Adiponectin has anti-atherogenic and anti-inflammatory properties with direct effects on endothelial cells and macrophage-to-foam cell transformation. We and others (38, 39) failed to find any difference in levels of adiponectin between active acromegaly and controlled disease. These results support the view that adiponectin levels do not significantly improve during treatment of acromegaly. Contrasting to our findings, other authors did find a significant increase in adiponectin levels during acromegaly treatment, but the change was small (40, 41).
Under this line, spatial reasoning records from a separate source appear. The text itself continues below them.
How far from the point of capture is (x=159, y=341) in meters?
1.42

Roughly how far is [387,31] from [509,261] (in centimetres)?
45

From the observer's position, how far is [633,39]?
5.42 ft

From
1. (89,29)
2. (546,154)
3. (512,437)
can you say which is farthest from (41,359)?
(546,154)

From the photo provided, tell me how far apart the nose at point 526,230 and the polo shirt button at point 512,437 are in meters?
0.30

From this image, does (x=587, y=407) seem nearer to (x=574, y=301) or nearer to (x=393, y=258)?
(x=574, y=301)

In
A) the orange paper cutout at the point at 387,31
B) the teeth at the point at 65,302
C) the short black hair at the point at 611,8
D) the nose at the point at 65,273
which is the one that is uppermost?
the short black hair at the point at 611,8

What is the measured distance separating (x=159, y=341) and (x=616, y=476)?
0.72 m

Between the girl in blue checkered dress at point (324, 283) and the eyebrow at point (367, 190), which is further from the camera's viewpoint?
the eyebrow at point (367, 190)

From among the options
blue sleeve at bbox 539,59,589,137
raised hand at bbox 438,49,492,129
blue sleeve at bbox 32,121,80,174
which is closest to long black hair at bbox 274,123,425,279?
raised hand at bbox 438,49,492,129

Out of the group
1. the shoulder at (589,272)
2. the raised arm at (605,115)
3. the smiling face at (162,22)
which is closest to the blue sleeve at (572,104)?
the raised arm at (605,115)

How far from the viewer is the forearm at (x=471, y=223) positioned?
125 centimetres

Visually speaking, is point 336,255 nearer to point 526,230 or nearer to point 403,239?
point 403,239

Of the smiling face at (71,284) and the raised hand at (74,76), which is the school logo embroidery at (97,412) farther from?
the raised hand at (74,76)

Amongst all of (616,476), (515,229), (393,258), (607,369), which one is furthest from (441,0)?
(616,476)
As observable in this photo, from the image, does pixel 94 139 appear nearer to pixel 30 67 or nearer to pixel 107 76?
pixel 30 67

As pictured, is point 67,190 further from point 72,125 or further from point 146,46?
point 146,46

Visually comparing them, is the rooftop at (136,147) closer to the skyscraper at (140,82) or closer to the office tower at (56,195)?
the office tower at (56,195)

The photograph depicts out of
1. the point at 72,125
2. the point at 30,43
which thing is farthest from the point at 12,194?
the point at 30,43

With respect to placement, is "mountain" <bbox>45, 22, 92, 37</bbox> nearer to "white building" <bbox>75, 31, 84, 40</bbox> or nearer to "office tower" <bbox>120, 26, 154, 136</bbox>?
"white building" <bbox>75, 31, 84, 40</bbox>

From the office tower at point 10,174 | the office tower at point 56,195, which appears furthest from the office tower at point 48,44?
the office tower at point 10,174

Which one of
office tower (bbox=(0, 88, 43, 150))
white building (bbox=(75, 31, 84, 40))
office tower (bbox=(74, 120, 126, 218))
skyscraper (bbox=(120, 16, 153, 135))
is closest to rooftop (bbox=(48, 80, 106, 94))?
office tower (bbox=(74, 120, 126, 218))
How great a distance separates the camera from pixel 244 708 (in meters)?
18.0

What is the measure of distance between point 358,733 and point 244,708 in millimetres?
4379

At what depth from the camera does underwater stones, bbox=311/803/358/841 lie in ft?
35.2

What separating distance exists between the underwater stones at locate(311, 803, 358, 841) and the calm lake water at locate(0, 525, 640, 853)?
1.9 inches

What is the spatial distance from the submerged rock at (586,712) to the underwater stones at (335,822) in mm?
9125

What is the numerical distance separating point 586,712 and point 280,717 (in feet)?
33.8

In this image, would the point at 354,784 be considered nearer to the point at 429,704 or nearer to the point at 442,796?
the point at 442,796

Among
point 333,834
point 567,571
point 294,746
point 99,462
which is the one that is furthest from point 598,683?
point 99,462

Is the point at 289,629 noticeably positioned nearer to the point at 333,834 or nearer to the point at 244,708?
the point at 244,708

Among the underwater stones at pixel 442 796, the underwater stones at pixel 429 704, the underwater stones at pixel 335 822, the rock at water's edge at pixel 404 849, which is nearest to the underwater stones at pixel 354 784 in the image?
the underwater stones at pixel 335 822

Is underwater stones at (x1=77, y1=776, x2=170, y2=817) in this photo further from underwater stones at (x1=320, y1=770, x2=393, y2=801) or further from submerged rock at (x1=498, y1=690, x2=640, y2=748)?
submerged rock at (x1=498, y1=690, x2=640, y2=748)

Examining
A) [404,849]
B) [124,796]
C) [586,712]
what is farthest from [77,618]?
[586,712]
In conclusion, patients with active acromegaly have lower values of hs-CRP, and this might be linked to the relatively low incidence of coronary artery disease in these patients, despite the increase in other risk factors such as hypertension or diabetes. NT-proBNP is also lower in active acromegaly, but it remains unclear if this reflects a beneficial effect on the heart or not. Adequate treatment of acromegaly reverses these positive changes in cardiovascular risk factors, next to many well-known beneficial effects.
Declaration of interest
The authors declare that there is no conflict of interest that could be perceived as prejudicing the impartiality of the research reported.
Funding
This work was supported by a grant from Novartis Belgium through the Belgian Endocrine Society. M Bex was the recipient of a Clinical Doctoral Grant of the Research Foundation – Flanders (FWO).